Książka opiera się na dziejach rodzin Petrakisów i Vandoulasków. Bohaterów jest dużo, historia ciągnie się przez trzy pokolenia i trwa do czasów współczesnych. Na początku poznajemy Alexis, której matka Sofia nie chce zdradzić swoich korzeni. Pewnego dnia młoda kobieta wybiera się w podróż do Plaki, gdzie mała Sofia wychowała się. Tam poznaje starą przyjaciółkę rodziny, Fotini, która zdradza tajemnice jej przodków i otwiera przed nią drzwi przeszłości. Rozpoczyna swoja opowieść od tragicznego momentu zesłania Eleni Petrakis, babci Alexis, na wyspę. Eleni do tej pory była nauczycielką w miejscowej szkole oraz matką dwóch córeczek-Anny i Marii. Odtąd dziewczynki musiały wychowywać się pod opieka ojca Giorgisa, który był rybakiem i przewoźnikiem na wyspę. Fotini była przyjaciółka Marii, więc zna bardzo dobrze wszystkie szczegóły z  trudnego życia jej rodziny.
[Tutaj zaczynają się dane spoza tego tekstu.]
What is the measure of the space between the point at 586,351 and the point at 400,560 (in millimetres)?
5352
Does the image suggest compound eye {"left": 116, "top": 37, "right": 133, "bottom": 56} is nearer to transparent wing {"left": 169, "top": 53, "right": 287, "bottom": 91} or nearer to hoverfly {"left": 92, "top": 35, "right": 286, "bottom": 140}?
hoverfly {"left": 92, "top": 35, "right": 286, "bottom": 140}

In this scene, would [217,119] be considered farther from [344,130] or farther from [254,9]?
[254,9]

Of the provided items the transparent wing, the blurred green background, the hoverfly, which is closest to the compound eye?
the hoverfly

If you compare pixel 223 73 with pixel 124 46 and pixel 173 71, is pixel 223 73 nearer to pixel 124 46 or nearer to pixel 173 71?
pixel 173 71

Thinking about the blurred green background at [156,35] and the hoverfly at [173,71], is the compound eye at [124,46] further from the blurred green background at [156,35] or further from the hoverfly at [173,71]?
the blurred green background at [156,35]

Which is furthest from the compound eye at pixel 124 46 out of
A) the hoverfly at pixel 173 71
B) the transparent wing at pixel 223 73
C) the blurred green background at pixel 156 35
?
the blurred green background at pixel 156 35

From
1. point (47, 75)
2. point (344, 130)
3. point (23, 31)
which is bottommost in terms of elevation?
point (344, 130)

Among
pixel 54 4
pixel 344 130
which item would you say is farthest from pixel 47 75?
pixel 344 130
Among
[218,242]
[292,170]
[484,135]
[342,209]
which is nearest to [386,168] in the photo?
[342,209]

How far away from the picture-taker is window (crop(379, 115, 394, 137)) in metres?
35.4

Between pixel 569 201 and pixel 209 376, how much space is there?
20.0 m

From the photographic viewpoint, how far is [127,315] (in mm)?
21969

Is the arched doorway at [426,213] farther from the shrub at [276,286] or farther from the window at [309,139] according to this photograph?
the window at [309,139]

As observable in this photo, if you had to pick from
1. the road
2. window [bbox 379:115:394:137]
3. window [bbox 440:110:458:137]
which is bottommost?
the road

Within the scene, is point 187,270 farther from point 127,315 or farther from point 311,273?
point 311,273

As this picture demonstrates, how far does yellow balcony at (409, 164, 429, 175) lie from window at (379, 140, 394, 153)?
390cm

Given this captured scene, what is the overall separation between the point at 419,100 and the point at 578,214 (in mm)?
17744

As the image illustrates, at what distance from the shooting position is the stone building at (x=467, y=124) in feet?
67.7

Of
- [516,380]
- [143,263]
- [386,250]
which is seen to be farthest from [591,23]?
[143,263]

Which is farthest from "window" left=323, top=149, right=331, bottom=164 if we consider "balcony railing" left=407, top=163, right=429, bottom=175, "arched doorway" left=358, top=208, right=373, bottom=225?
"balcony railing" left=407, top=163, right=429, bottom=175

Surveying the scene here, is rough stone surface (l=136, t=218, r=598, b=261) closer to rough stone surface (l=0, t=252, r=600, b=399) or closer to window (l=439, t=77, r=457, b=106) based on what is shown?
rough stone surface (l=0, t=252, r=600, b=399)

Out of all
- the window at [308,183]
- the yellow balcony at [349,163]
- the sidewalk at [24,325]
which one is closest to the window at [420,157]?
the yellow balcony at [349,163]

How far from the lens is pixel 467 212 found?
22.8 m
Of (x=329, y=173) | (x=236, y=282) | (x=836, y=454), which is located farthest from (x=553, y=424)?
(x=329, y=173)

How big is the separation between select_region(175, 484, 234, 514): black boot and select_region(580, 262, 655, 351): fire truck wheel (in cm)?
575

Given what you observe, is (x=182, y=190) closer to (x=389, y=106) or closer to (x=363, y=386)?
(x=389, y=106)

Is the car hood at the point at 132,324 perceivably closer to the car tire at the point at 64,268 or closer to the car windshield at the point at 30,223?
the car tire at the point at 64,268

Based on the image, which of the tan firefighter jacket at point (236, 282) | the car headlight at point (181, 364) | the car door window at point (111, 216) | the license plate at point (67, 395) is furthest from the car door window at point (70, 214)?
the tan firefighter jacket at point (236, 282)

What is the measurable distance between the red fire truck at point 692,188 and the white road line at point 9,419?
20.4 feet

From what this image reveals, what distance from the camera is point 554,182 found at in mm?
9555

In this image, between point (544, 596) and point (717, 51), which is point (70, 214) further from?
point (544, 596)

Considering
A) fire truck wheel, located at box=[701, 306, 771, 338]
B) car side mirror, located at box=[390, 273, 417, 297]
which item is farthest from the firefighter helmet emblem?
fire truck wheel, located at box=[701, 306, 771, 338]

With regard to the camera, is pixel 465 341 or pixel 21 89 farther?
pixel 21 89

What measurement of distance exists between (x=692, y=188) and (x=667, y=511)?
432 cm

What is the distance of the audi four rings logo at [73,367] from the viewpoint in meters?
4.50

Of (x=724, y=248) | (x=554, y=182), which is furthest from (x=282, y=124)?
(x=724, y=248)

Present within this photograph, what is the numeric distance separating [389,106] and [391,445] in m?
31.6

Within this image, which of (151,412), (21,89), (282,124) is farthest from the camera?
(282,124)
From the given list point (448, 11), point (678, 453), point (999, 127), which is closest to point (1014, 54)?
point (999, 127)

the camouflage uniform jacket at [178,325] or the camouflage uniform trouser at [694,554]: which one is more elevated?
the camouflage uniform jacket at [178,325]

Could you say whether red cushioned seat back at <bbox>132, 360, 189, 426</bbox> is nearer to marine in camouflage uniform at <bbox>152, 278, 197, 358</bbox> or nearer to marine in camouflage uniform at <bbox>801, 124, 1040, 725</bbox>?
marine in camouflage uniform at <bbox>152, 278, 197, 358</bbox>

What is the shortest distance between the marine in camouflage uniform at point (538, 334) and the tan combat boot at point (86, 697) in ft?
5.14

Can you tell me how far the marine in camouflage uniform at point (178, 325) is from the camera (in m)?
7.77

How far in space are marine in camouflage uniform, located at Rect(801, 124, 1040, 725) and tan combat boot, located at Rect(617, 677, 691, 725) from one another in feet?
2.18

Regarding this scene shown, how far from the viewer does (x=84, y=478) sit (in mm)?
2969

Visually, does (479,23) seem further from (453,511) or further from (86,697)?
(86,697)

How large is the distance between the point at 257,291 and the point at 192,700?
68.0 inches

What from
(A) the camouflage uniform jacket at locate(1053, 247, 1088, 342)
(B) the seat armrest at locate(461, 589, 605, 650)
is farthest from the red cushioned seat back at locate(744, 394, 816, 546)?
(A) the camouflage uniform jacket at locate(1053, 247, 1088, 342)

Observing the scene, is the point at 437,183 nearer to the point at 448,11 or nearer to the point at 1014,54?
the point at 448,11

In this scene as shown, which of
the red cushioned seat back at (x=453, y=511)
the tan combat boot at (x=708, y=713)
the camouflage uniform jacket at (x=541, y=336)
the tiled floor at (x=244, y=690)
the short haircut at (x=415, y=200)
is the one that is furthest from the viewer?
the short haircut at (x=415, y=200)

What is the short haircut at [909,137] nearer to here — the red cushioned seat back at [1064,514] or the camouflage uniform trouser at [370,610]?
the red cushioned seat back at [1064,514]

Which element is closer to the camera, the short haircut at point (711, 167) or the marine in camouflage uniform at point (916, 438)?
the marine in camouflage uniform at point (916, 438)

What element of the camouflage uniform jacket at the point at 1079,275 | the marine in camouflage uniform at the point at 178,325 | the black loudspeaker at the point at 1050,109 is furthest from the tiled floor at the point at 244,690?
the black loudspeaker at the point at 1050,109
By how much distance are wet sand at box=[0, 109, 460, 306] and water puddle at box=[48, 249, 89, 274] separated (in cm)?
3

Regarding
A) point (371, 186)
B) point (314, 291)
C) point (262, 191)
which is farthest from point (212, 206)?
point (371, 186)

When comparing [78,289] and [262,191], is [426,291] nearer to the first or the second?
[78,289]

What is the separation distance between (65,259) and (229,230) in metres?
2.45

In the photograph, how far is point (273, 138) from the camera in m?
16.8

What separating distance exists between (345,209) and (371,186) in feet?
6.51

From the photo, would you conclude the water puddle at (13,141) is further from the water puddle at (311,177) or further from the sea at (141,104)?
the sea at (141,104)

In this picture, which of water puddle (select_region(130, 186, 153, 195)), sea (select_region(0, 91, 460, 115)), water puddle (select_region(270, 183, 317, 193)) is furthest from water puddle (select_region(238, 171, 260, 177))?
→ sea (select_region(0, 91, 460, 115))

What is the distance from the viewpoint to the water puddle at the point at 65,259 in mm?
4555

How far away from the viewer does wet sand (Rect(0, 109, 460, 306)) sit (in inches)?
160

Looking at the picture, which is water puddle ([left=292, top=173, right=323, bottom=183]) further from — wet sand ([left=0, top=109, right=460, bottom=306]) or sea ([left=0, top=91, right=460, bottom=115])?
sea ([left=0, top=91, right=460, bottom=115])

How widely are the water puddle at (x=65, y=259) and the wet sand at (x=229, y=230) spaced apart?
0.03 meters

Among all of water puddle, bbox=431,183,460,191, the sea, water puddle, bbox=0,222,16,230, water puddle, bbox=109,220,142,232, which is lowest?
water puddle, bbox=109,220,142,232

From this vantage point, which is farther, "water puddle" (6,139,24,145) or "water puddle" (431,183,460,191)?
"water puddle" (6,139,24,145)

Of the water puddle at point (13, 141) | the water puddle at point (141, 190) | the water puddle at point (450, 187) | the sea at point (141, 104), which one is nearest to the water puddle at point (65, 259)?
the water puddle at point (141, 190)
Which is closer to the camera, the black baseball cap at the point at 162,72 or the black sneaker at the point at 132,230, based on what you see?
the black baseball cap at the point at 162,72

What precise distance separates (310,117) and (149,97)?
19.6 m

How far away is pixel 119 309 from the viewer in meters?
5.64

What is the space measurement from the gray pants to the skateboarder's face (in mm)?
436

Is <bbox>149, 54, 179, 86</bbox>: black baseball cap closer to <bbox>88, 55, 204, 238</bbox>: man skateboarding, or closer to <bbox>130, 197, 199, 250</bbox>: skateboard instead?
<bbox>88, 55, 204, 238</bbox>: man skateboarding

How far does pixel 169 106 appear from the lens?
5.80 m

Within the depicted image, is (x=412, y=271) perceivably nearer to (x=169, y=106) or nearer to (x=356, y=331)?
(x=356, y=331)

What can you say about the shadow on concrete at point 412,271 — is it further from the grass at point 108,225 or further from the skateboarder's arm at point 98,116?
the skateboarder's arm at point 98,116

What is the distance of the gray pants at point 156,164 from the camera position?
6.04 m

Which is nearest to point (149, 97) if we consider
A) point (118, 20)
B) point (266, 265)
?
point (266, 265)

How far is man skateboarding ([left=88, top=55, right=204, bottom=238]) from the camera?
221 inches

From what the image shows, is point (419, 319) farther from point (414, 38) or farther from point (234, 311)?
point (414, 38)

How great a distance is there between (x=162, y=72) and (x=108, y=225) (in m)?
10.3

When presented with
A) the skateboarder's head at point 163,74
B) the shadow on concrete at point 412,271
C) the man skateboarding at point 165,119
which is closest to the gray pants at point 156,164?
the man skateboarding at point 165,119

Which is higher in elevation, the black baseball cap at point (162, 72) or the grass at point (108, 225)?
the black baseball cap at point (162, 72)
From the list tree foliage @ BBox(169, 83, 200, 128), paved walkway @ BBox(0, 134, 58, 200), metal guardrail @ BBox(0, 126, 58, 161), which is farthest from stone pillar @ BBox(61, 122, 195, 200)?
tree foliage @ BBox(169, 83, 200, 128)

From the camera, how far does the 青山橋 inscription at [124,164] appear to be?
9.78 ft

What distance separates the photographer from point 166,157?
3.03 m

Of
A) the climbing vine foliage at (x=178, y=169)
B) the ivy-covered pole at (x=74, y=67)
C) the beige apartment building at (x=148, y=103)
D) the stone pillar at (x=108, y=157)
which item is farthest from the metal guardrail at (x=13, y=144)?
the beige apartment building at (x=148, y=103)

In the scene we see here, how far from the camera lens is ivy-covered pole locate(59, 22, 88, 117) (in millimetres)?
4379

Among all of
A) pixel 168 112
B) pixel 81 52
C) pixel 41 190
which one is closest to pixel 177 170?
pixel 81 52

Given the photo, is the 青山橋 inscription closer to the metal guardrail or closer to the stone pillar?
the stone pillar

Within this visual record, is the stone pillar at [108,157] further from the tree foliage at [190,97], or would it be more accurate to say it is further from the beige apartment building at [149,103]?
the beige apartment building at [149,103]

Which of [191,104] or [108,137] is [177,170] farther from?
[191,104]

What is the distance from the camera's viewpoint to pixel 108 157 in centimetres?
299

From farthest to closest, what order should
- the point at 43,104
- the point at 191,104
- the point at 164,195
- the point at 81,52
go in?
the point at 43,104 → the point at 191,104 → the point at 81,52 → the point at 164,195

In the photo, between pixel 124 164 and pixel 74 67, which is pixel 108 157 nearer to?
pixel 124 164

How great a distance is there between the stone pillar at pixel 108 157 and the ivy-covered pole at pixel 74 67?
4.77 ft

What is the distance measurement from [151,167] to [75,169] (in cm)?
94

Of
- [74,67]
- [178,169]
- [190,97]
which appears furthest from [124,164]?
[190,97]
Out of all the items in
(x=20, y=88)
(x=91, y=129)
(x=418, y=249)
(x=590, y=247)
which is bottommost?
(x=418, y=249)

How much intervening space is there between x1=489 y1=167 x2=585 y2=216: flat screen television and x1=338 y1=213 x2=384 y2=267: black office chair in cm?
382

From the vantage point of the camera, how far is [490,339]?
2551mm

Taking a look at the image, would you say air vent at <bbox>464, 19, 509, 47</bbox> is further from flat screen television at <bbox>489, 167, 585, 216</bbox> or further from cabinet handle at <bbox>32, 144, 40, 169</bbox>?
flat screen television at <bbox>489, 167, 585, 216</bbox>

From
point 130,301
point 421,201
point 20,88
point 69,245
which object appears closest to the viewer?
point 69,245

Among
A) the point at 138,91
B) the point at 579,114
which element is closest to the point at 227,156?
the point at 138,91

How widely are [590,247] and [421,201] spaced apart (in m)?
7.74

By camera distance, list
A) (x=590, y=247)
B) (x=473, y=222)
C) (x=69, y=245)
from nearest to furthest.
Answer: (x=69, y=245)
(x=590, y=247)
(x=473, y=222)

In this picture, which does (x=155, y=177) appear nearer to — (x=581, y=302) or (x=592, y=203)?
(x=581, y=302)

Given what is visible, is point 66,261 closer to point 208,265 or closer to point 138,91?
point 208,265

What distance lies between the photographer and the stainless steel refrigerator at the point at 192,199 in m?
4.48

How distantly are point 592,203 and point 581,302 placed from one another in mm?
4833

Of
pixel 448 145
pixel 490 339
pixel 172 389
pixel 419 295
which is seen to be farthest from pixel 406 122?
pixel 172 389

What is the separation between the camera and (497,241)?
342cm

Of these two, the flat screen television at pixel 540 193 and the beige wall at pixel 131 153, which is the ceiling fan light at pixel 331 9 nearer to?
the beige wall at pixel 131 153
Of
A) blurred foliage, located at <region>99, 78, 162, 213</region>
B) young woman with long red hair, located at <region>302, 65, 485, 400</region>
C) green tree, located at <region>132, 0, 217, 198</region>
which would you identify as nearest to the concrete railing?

Pani Hislop zabrała się na bardzo trudny temat opisania zmagań chorych na trąd w XI wieku. Do tego dołączyła uniwersalne wątki poboczne, jak miłość, zdrada i przebaczenie. Wydarzenia w książke płyną bardzo szybko, jeden czyn powoduje poważne konsekwencje, które wpływają na ludzi żyjących wiele lat później. Niełatwo zapomnieć o swojej rodzinie, a jeszcze trudniej zupełnie odciąć się od niej, nawet jeśli dokonali kiedyś wiele złego. Spinalonga jest głównym miejscem akcji, jednak mamy wrażenie, że prawdziwe życie płynie gdzie indziej. Na wybrzeżu dzieją się rzeczy, które na wyspie byłby nie do przyjęcia. Nastrój książki jest ponury, ludzi co chwila dosięga nieszczęście. Najczęściej tymi pechowcami są osoby z dobrym sercem, więc kara jest niezasłużona i porusza do głębi. Bohaterowie bardzo różnią się pomiędzy sobą, ukazani są i szlachetni i nieuczciwi. Jak to bywa w życiu los odwraca kartę i wszystko zmienia się w najmniej oczekiwanym momencie, a prawda zawsze wychodzi na jaw.

10 Response to "Wyspa"

  1. Miłośniczka Książek says:
    23 maja 2012 08:59

    zdecydowanie nie dla mnie, jakoś niezbyt do mnie przemawia opisana historia
    pozdrawiam

  2. Wioleta Sadowska says:
    23 maja 2012 10:17

    Podoba mi się okładka tej książki.

  3. Anonimowy Says:
    23 maja 2012 11:09

    Zgadzam się z przedmówczyniami. Okładka bardzo ładna, ale treść nie dla mnie. Przeraża mnie taka opowieść. :/

  4. Renata Zub says:
    23 maja 2012 12:31

    okładka strasznie mi się kojarzy z którąś książką Sparksa! :) mimo wszytsko to chyba nie dla mnie :)

  5. Beata N. says:
    23 maja 2012 12:55

    Jednak nie dla mnie...potrzebuję czegoś wesołego;)

  6. Larysa says:
    23 maja 2012 13:00

    Polecę mojej mamie :)

  7. Gosiek says:
    24 maja 2012 00:14

    Nie czytałam, ale chętnie sięgnę po tą pozycję :) Zapraszam: http://blask-ksiazek.blogspot.com

  8. Aleksandrowe myśli says:
    24 maja 2012 02:25

    Książka zauroczyła mnie :) Bardzo miło ją wspominam

  9. Patrycja says:
    25 maja 2012 01:26

    Książki nie czytałam ale na pewno po nią sięgnę przy najbliższej okazji.Twoja recenzja zachęciła mnie do przeczytania tej książki.Dodałam się do obserwowanych ponieważ bardzo podoba mi się Twój język i styl pisania recenzji.Jeśli chcesz dodać się do obserwowanych u mnie będzie mi bardzo miło.Serdecznie zapraszam na:
    www.in-world-book.blogspot.com
    Pozdrawiam i czekam z niecierpliwością na kolejną recenzję.

  10. Cyrysia says:
    25 maja 2012 22:16

    Tematycznie książka wydaje się trudna, bo porusza historię strasznej choroby, ale mimo to, jak tylko ogarnę moje zaległości czytelnicze dam szansę poznania tejże pozycji.